● **Work required**: A faithful, complete transcription of the listing is required.

● **Provided material**:
<<<<

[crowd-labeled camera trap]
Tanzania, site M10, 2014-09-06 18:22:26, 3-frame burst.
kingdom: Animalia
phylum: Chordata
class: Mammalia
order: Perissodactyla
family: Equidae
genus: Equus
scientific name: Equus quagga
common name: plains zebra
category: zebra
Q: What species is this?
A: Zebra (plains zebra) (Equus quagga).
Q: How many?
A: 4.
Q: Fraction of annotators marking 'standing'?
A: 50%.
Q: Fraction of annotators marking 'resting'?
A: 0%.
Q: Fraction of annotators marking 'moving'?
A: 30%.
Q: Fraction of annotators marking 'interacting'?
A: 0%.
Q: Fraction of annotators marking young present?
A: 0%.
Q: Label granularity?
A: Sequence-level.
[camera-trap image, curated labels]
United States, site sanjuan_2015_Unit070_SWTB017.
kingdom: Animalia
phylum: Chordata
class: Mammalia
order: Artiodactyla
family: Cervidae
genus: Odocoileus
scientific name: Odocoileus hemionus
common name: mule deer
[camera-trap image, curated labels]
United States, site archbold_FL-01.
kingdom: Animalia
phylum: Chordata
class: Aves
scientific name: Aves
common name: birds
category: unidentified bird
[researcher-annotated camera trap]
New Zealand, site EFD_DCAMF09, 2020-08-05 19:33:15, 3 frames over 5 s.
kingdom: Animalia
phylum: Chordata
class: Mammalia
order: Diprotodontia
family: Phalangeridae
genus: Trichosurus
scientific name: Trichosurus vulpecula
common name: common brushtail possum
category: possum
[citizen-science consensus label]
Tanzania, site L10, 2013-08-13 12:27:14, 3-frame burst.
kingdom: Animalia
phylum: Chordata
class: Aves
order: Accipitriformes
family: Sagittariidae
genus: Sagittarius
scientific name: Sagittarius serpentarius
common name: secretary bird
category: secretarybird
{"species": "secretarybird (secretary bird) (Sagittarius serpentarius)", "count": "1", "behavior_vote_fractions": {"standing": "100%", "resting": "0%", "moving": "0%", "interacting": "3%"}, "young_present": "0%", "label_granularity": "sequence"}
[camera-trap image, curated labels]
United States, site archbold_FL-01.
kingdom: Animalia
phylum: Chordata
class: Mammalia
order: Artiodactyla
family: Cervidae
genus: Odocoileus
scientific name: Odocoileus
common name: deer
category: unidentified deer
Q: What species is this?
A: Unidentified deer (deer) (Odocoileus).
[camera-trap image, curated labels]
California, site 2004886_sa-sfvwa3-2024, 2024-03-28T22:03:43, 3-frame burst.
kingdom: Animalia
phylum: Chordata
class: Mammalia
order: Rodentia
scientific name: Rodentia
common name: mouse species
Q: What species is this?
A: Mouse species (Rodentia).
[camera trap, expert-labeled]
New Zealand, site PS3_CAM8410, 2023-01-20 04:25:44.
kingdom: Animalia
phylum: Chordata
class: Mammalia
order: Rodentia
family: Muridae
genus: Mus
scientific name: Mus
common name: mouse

>>>>

● **Result of the exercise**:
[crowd-labeled camera trap]
Tanzania, site M10, 2014-09-06 18:22:26, 3-frame burst.
kingdom: Animalia
phylum: Chordata
class: Mammalia
order: Perissodactyla
family: Equidae
genus: Equus
scientific name: Equus quagga
common name: plains zebra
category: zebra
Q: What species is this?
A: Zebra (plains zebra) (Equus quagga).
Q: How many?
A: 4.
Q: Fraction of annotators marking 'standing'?
A: 50%.
Q: Fraction of annotators marking 'resting'?
A: 0%.
Q: Fraction of annotators marking 'moving'?
A: 30%.
Q: Fraction of annotators marking 'interacting'?
A: 0%.
Q: Fraction of annotators marking young present?
A: 0%.
Q: Label granularity?
A: Sequence-level.
[camera-trap image, curated labels]
United States, site sanjuan_2015_Unit070_SWTB017.
kingdom: Animalia
phylum: Chordata
class: Mammalia
order: Artiodactyla
family: Cervidae
genus: Odocoileus
scientific name: Odocoileus hemionus
common name: mule deer
[camera-trap image, curated labels]
United States, site archbold_FL-01.
kingdom: Animalia
phylum: Chordata
class: Aves
scientific name: Aves
common name: birds
category: unidentified bird
[researcher-annotated camera trap]
New Zealand, site EFD_DCAMF09, 2020-08-05 19:33:15, 3 frames over 5 s.
kingdom: Animalia
phylum: Chordata
class: Mammalia
order: Diprotodontia
family: Phalangeridae
genus: Trichosurus
scientific name: Trichosurus vulpecula
common name: common brushtail possum
category: possum
[citizen-science consensus label]
Tanzania, site L10, 2013-08-13 12:27:14, 3-frame burst.
kingdom: Animalia
phylum: Chordata
class: Aves
order: Accipitriformes
family: Sagittariidae
genus: Sagittarius
scientific name: Sagittarius serpentarius
common name: secretary bird
category: secretarybird
{"species": "secretarybird (secretary bird) (Sagittarius serpentarius)", "count": "1", "behavior_vote_fractions": {"standing": "100%", "resting": "0%", "moving": "0%", "interacting": "3%"}, "young_present": "0%", "label_granularity": "sequence"}
[camera-trap image, curated labels]
United States, site archbold_FL-01.
kingdom: Animalia
phylum: Chordata
class: Mammalia
order: Artiodactyla
family: Cervidae
genus: Odocoileus
scientific name: Odocoileus
common name: deer
category: unidentified deer
Q: What species is this?
A: Unidentified deer (deer) (Odocoileus).
[camera-trap image, curated labels]
California, site 2004886_sa-sfvwa3-2024, 2024-03-28T22:03:43, 3-frame burst.
kingdom: Animalia
phylum: Chordata
class: Mammalia
order: Rodentia
scientific name: Rodentia
common name: mouse species
Q: What species is this?
A: Mouse species (Rodentia).
[camera trap, expert-labeled]
New Zealand, site PS3_CAM8410, 2023-01-20 04:25:44.
kingdom: Animalia
phylum: Chordata
class: Mammalia
order: Rodentia
family: Muridae
genus: Mus
scientific name: Mus
common name: mouse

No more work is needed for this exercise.